The line containing "Wiederholen Sie Schritt" marks the end, so write out exactly every line from the top of the entries below through that one.

━━ THE INPUT ━━

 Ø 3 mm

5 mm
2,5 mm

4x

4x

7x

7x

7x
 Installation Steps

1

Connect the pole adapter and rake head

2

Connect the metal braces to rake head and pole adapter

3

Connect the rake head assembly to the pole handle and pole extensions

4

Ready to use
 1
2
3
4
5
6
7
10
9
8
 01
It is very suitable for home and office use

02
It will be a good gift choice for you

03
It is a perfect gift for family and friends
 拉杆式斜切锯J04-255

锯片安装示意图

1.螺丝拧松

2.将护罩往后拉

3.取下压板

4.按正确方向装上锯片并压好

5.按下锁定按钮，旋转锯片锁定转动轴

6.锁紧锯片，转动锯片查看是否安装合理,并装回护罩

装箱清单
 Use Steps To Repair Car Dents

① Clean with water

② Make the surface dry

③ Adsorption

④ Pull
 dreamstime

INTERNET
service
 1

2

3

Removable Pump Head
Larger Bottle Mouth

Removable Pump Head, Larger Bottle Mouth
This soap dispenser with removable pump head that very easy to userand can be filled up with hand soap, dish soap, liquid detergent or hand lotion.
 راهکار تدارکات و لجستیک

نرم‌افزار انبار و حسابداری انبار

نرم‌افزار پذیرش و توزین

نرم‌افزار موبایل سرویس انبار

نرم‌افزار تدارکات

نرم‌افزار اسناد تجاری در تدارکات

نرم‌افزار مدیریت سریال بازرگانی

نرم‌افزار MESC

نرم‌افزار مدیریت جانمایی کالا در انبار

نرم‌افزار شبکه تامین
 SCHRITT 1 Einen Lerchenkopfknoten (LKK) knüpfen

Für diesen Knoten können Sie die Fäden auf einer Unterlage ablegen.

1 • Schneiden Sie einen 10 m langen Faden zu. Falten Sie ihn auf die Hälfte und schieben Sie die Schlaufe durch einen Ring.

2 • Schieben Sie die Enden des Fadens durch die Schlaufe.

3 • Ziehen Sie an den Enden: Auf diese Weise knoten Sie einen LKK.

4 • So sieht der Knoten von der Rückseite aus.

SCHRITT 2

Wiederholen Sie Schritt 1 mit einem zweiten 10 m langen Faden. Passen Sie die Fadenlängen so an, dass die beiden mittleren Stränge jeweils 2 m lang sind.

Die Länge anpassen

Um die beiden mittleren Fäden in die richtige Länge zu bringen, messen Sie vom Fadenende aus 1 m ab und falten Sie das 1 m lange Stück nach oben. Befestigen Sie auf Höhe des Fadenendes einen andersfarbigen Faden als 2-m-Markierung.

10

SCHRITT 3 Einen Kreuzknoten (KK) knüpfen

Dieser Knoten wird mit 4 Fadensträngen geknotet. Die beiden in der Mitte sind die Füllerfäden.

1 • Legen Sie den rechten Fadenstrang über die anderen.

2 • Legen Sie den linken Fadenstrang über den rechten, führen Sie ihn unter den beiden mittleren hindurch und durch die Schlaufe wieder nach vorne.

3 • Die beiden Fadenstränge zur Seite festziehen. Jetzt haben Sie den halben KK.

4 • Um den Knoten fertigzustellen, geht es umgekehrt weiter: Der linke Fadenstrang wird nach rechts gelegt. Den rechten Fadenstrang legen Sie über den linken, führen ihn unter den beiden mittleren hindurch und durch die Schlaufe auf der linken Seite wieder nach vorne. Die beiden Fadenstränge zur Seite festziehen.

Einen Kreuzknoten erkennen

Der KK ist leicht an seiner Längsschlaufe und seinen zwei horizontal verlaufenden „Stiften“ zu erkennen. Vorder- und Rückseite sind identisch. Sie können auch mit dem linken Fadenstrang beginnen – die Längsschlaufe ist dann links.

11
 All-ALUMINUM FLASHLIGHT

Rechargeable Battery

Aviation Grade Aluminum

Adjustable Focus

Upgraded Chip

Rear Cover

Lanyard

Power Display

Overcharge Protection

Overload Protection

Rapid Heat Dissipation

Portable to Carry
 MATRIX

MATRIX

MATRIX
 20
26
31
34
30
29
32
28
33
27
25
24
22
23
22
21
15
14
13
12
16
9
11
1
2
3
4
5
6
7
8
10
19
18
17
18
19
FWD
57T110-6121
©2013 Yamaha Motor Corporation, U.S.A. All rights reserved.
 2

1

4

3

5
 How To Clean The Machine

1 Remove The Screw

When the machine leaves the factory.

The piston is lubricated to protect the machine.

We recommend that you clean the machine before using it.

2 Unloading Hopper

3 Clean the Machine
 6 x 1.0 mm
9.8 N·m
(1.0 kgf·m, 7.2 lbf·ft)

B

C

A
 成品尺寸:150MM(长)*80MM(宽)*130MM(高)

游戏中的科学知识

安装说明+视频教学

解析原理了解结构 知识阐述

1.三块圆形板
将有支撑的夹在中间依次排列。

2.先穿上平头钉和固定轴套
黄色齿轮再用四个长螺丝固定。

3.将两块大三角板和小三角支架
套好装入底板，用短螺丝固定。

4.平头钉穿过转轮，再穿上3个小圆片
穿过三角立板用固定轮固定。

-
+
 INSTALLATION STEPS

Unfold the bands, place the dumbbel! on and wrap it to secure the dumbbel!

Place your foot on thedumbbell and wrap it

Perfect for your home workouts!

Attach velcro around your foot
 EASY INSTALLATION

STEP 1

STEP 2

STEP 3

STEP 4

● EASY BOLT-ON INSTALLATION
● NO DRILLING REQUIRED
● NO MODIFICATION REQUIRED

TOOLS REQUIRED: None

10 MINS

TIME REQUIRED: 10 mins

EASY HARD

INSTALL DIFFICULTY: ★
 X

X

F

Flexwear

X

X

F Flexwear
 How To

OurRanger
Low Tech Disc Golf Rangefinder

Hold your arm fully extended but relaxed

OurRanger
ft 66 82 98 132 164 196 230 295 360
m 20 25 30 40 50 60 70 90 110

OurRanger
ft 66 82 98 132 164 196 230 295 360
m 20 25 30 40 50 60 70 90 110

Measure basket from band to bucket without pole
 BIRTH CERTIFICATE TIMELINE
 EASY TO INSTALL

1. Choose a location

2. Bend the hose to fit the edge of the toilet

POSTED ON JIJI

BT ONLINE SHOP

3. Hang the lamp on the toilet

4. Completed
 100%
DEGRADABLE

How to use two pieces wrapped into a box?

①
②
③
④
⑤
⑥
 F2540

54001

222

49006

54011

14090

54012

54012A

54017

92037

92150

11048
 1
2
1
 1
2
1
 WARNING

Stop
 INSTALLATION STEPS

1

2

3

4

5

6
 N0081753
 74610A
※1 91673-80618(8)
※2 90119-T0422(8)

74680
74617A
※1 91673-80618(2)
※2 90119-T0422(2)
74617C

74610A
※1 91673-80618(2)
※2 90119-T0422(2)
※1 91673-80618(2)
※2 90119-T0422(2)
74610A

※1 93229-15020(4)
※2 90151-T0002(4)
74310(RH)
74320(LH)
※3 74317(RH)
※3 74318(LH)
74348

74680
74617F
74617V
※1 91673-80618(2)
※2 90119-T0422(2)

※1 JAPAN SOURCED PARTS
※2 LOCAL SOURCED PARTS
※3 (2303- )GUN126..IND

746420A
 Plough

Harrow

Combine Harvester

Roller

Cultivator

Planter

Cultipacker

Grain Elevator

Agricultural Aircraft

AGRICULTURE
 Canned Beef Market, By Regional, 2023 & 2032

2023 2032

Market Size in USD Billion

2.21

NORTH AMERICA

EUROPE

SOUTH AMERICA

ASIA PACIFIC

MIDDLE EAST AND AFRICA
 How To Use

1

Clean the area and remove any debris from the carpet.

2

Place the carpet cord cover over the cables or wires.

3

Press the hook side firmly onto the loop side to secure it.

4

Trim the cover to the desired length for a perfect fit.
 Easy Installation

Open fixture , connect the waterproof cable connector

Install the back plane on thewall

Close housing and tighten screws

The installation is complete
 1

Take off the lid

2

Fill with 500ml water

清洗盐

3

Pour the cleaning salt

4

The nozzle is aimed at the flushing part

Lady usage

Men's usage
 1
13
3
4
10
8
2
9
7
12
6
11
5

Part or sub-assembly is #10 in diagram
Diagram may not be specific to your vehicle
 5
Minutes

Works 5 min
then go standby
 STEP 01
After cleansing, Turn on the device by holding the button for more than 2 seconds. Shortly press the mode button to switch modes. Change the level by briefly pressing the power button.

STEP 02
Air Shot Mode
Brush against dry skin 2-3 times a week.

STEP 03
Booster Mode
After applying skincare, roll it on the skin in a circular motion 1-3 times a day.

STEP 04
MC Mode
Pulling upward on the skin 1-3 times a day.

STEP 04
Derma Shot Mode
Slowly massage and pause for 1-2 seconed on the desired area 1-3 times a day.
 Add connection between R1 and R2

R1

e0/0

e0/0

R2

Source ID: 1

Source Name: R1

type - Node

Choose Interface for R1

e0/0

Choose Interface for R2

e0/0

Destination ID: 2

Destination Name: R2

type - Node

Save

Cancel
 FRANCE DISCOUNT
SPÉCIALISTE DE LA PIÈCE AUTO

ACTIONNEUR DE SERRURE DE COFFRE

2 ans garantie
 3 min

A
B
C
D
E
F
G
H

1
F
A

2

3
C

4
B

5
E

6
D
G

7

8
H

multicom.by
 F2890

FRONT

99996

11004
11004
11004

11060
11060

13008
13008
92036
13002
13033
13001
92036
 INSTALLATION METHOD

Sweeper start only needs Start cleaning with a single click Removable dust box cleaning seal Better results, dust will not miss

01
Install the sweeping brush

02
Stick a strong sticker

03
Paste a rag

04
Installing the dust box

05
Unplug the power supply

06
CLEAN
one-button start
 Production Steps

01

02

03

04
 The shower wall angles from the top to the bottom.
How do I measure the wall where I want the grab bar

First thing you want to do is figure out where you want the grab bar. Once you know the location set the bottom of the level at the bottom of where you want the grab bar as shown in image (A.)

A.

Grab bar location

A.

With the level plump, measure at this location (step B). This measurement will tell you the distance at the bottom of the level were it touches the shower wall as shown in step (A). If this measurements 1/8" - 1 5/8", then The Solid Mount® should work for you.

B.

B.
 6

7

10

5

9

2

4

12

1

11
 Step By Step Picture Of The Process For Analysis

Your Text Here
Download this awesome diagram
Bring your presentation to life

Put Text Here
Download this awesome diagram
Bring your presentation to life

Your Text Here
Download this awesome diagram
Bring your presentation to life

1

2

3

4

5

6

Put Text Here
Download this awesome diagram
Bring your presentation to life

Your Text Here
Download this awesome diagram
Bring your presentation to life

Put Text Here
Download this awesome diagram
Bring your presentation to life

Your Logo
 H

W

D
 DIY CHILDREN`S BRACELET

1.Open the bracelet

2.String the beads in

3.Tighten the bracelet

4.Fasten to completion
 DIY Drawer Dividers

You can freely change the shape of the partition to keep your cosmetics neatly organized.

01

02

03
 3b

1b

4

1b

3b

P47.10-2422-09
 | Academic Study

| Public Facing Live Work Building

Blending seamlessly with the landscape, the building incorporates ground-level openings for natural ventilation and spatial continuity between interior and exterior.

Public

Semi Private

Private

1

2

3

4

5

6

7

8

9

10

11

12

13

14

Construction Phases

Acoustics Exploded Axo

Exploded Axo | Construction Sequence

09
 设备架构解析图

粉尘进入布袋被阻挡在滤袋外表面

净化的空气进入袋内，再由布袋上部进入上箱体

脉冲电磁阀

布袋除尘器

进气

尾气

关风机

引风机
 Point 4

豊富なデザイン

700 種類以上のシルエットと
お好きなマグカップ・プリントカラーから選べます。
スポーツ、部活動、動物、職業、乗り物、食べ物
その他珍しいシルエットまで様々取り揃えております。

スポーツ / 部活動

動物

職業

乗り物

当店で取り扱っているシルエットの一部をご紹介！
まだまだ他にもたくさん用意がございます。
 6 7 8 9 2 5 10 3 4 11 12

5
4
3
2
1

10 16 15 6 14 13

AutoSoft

━━━

**RESPONSE TO THE TASK**
 Ø 3 mm

5 mm
2,5 mm

4x

4x

7x

7x

7x
 Installation Steps

1

Connect the pole adapter and rake head

2

Connect the metal braces to rake head and pole adapter

3

Connect the rake head assembly to the pole handle and pole extensions

4

Ready to use
 1
2
3
4
5
6
7
10
9
8
 01
It is very suitable for home and office use

02
It will be a good gift choice for you

03
It is a perfect gift for family and friends
 拉杆式斜切锯J04-255

锯片安装示意图

1.螺丝拧松

2.将护罩往后拉

3.取下压板

4.按正确方向装上锯片并压好

5.按下锁定按钮，旋转锯片锁定转动轴

6.锁紧锯片，转动锯片查看是否安装合理,并装回护罩

装箱清单
 Use Steps To Repair Car Dents

① Clean with water

② Make the surface dry

③ Adsorption

④ Pull
 dreamstime

INTERNET
service
 1

2

3

Removable Pump Head
Larger Bottle Mouth

Removable Pump Head, Larger Bottle Mouth
This soap dispenser with removable pump head that very easy to userand can be filled up with hand soap, dish soap, liquid detergent or hand lotion.
 راهکار تدارکات و لجستیک

نرم‌افزار انبار و حسابداری انبار

نرم‌افزار پذیرش و توزین

نرم‌افزار موبایل سرویس انبار

نرم‌افزار تدارکات

نرم‌افزار اسناد تجاری در تدارکات

نرم‌افزار مدیریت سریال بازرگانی

نرم‌افزار MESC

نرم‌افزار مدیریت جانمایی کالا در انبار

نرم‌افزار شبکه تامین
 SCHRITT 1 Einen Lerchenkopfknoten (LKK) knüpfen

Für diesen Knoten können Sie die Fäden auf einer Unterlage ablegen.

1 • Schneiden Sie einen 10 m langen Faden zu. Falten Sie ihn auf die Hälfte und schieben Sie die Schlaufe durch einen Ring.

2 • Schieben Sie die Enden des Fadens durch die Schlaufe.

3 • Ziehen Sie an den Enden: Auf diese Weise knoten Sie einen LKK.

4 • So sieht der Knoten von der Rückseite aus.

SCHRITT 2

Wiederholen Sie Schritt 1 mit einem zweiten 10 m langen Faden. Passen Sie die Fadenlängen so an, dass die beiden mittleren Stränge jeweils 2 m lang sind.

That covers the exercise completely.